>> Begin

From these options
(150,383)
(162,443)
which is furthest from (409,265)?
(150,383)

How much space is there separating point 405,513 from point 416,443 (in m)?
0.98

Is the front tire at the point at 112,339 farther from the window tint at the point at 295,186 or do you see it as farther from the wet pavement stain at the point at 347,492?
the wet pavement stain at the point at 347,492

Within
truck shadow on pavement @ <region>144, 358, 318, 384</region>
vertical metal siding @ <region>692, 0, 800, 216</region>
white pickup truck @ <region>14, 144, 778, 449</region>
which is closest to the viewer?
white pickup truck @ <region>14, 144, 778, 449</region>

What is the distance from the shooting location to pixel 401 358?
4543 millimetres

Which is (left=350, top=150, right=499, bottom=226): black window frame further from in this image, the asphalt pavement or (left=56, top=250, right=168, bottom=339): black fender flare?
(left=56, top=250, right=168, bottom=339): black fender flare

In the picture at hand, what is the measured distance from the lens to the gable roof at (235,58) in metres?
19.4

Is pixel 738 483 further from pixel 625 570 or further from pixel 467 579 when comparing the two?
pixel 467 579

>> End

**Task**
Please copy out every line of the records above verbatim, keeping each one unchanged.

**Problem solution**
From these options
(150,383)
(162,443)
which is furthest from (409,265)?
(150,383)

How much space is there separating point 405,513 from point 416,443 (in m)?
0.98

Is the front tire at the point at 112,339 farther from the window tint at the point at 295,186 or do you see it as farther from the wet pavement stain at the point at 347,492?
the wet pavement stain at the point at 347,492

Within
truck shadow on pavement @ <region>144, 358, 318, 384</region>
vertical metal siding @ <region>692, 0, 800, 216</region>
white pickup truck @ <region>14, 144, 778, 449</region>
which is closest to the viewer?
white pickup truck @ <region>14, 144, 778, 449</region>

What is the distance from the shooting location to pixel 401 358?
4543 millimetres

Which is (left=350, top=150, right=499, bottom=226): black window frame further from in this image, the asphalt pavement or (left=56, top=250, right=168, bottom=339): black fender flare?
(left=56, top=250, right=168, bottom=339): black fender flare

In the picture at hand, what is the measured distance from the lens to the gable roof at (235,58) in metres?
19.4

Is pixel 738 483 further from pixel 625 570 or further from pixel 467 579 when comparing the two?
pixel 467 579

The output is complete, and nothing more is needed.